**DA SVOLGERE:**
1. Trasforma in un elenco puntato il paragrafo dell'estratto sulla letteratura interattiva che comincia con "\"Letteratura interattiva\" è il termine", mantenendone i fatti principali.
2. Traduci in inglese questa frase dell'estratto sulla letteratura interattiva: "In generale, se il risultato finale coniuga gli aspetti del gioco e quelli della narrazione, si può essere ragionevolmente certi di essere in presenza di letteratura interattiva."

**ESTRATTO DELLA FONTE:**
* * * * * * *
Esiste una letteratura che non sia interattiva?

[Tangram. Rivista di cultura ludica, Anno II, n. 5 (settembre 2003), pp. 67-71. 


"Letteratura interattiva" è il termine – un po' pretenzioso, ma nella sostanza giusto – che abbiamo scelto per indicare tutta una serie di attività creative di per sé abbastanza difficili da definire: vi rientrano i giochi di ruolo tradizionali, i giochi di narrazione per posta elettronica, i giochi di ruolo dal vivo (che qualcuno definisce, non a torto, "teatro interattivo"), i libri e racconti gioco, i giochi di narrazione condivisa, le sperimentazioni che mescolano elementi tratti da tutte queste realtà e molte altre cose ancora. In generale, se il risultato finale coniuga gli aspetti del gioco e quelli della narrazione, si può essere ragionevolmente certi di essere in presenza di letteratura interattiva. Ma in realtà la definizione vuole costituire un terreno di lancio per modi nuovi di intendere un mezzo proteiforme e ancora tutto da esplorare; si tratta insomma di un insieme dai contorni molto aperti e sfumati, che non vuole certo rappresentare un vincolo o un ostacolo, bensì uno stimolo per chi vuole scoprire sfaccettature inedite della letteratura interattiva.
* * * * * * *
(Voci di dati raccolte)
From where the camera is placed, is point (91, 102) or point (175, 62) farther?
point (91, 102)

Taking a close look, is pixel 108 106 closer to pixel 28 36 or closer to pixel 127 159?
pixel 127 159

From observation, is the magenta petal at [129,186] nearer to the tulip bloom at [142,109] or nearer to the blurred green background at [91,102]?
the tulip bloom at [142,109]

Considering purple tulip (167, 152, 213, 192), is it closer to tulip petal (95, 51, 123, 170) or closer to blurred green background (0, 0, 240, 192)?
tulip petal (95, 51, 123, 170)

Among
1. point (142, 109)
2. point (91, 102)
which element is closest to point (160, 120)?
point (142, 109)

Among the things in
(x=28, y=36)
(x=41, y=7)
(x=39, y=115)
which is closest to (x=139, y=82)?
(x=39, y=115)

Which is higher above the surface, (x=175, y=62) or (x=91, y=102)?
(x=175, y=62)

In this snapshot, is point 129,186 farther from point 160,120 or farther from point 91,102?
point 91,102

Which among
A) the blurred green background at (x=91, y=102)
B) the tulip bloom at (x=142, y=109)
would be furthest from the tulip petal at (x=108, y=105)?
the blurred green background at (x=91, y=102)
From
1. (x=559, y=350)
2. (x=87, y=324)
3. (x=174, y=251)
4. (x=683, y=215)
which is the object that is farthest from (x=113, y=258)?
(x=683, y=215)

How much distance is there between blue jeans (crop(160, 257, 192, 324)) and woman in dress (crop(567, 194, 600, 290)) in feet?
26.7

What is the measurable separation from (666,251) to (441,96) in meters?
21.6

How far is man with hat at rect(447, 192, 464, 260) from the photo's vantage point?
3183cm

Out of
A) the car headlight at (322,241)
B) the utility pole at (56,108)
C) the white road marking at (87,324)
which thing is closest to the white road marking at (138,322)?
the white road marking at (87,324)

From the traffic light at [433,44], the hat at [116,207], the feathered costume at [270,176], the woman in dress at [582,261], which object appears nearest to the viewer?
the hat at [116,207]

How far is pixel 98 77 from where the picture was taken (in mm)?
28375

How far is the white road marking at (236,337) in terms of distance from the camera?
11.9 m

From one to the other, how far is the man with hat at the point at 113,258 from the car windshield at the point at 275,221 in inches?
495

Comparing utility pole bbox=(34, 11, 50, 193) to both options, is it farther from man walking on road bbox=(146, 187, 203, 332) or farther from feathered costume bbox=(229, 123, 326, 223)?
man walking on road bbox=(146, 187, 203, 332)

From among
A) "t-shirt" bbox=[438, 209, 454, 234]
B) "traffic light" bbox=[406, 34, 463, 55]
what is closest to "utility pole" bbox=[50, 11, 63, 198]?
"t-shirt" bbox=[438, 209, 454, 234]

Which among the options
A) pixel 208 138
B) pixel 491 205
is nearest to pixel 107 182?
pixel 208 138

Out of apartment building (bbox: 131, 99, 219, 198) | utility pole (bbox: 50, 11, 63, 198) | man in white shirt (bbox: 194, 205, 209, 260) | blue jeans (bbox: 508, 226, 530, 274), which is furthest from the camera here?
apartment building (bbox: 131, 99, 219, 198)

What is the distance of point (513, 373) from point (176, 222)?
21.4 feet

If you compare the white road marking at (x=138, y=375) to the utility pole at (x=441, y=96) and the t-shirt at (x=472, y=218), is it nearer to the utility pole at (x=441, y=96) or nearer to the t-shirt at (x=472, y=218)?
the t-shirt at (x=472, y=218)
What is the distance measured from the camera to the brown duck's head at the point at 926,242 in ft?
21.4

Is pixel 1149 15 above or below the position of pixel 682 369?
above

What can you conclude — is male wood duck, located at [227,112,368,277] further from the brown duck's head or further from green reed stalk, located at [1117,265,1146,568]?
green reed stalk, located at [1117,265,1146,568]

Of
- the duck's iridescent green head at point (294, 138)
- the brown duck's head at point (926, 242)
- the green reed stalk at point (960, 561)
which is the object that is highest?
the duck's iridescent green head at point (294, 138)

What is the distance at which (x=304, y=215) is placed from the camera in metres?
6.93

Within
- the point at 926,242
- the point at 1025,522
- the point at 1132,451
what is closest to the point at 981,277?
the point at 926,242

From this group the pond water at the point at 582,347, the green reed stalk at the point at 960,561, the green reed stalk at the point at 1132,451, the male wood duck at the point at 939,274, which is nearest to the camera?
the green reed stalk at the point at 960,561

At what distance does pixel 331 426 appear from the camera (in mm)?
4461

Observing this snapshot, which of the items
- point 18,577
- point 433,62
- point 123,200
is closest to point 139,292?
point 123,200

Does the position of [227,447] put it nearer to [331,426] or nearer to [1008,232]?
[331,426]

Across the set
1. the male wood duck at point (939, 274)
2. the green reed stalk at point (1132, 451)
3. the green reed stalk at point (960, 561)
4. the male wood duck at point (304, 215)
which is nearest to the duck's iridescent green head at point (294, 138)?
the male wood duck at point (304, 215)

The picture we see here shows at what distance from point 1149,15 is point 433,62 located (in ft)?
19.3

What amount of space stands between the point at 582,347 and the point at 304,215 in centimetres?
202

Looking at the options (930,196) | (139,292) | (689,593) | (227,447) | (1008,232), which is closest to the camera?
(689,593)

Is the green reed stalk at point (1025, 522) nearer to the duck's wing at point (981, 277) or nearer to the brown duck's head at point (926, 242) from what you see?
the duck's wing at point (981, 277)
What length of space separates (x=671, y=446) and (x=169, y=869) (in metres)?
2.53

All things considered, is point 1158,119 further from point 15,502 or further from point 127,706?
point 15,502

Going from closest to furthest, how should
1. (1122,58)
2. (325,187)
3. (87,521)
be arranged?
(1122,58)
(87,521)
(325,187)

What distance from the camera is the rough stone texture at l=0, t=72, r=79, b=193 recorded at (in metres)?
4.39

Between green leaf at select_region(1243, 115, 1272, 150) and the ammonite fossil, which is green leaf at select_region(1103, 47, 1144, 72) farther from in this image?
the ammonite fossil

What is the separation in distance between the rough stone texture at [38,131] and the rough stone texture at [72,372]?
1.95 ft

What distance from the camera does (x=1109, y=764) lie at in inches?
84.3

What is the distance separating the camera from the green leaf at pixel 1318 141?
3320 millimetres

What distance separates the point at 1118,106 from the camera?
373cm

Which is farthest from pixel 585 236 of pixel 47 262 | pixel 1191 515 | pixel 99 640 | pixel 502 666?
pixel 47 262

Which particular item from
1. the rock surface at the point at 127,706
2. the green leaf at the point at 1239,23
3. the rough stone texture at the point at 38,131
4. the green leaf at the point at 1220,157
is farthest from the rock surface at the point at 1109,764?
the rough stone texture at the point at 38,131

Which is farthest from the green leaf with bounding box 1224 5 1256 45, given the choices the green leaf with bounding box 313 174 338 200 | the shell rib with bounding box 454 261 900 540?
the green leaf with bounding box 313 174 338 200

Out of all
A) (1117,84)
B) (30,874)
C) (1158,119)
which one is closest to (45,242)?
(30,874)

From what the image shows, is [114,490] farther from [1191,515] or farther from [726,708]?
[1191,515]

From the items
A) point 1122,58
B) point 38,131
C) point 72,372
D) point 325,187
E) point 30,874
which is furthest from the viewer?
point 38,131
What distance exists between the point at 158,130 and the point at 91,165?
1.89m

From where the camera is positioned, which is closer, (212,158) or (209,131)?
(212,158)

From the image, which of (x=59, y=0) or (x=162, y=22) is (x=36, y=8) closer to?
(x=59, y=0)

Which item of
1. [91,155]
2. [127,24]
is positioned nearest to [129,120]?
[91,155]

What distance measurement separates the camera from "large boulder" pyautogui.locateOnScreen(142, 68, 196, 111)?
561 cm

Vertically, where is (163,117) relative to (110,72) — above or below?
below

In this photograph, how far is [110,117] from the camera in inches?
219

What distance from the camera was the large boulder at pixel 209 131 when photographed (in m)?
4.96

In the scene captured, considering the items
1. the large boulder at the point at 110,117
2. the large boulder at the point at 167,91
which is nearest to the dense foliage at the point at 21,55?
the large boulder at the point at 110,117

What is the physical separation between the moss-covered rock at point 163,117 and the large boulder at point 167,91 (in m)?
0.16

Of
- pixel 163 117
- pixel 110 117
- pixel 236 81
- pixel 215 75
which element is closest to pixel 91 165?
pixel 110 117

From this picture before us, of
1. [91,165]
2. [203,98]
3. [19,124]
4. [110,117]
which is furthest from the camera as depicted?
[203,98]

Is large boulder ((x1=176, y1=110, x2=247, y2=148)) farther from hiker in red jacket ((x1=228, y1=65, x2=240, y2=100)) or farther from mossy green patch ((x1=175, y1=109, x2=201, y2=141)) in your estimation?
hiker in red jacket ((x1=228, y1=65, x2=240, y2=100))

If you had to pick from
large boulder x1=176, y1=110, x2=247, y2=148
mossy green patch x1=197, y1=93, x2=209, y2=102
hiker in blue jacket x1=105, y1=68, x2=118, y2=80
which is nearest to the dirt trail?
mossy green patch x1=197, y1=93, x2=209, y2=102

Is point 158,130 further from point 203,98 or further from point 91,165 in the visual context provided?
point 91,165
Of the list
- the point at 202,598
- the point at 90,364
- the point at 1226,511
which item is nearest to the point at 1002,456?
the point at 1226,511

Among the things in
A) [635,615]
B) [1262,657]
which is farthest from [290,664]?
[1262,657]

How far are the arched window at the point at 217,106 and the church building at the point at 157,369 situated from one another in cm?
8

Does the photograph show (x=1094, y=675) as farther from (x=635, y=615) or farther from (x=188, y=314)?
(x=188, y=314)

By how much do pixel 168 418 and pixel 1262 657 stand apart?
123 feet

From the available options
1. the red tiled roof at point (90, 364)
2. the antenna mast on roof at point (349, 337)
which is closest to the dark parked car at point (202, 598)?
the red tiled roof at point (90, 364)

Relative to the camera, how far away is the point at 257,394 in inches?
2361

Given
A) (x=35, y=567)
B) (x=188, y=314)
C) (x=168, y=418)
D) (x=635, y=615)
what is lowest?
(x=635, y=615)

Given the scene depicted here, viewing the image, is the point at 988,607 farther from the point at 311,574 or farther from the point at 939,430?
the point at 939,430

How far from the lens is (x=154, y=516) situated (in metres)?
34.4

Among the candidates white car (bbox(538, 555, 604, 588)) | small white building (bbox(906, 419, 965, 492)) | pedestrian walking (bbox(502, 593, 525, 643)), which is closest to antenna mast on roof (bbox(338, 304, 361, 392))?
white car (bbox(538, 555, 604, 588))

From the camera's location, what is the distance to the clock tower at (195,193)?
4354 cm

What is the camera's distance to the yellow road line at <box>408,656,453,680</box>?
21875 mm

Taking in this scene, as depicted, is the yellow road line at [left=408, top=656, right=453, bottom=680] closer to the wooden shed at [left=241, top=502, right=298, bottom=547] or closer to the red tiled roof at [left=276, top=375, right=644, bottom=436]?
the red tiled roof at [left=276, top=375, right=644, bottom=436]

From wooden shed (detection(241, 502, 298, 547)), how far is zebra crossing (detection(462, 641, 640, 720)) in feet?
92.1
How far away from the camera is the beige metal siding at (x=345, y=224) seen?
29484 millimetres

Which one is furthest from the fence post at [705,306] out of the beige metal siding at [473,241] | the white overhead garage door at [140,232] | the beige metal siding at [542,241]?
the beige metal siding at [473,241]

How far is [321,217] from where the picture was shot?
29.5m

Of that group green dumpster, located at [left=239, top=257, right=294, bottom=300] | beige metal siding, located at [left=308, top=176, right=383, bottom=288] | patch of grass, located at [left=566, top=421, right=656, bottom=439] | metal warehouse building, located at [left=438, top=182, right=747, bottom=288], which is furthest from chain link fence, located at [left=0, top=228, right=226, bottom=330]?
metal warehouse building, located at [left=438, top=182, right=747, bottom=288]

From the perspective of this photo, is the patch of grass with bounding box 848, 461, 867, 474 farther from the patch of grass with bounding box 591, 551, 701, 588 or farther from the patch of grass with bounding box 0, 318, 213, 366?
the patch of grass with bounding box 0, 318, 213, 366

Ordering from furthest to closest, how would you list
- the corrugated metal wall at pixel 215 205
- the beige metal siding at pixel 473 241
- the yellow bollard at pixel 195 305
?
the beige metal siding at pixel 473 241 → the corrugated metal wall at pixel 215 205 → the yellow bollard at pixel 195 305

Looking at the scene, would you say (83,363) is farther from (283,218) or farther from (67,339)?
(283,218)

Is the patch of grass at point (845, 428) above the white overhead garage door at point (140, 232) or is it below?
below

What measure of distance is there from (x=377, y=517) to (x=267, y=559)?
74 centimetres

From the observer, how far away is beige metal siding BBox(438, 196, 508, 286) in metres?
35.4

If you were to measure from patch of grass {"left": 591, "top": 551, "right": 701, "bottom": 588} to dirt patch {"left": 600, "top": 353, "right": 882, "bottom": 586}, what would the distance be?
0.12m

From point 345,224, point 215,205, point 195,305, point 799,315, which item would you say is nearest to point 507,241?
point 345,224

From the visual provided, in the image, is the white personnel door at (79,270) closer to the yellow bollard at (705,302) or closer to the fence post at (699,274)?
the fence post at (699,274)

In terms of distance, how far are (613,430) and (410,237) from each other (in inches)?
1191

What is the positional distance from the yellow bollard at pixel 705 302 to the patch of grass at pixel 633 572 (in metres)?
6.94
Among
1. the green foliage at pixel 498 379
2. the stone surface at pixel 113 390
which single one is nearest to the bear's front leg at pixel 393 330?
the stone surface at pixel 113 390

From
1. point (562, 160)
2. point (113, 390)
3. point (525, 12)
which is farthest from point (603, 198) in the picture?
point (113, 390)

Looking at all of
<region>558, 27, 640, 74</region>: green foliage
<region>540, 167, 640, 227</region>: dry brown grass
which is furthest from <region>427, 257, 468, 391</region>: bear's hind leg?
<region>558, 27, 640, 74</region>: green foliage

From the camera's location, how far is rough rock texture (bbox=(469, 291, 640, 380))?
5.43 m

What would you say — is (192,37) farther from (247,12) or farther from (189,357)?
* * * * * * *
**RISPOSTE PER COMPITO:**
1.
- "Letteratura interattiva" è un termine un po' pretenzioso ma nella sostanza giusto, scelto per indicare attività creative difficili da definire.
- Vi rientrano:
  - i giochi di ruolo tradizionali;
  - i giochi di narrazione per posta elettronica;
  - i giochi di ruolo dal vivo, detti anche "teatro interattivo";
  - i libri e racconti gioco;
  - i giochi di narrazione condivisa;
  - le sperimentazioni che mescolano questi elementi;
  - molto altro.
- Criterio generale: se il risultato finale unisce gioco e narrazione, si è con ragionevole certezza davanti a letteratura interattiva.
- La definizione vuole essere un punto di partenza per modi nuovi di intendere un mezzo proteiforme e ancora da esplorare.
- Ha contorni aperti e sfumati: non è un vincolo ma uno stimolo a scoprirne sfaccettature inedite.

2. In general, if the final result combines the aspects of the game with those of the narrative, one can be reasonably certain of being in the presence of interactive literature.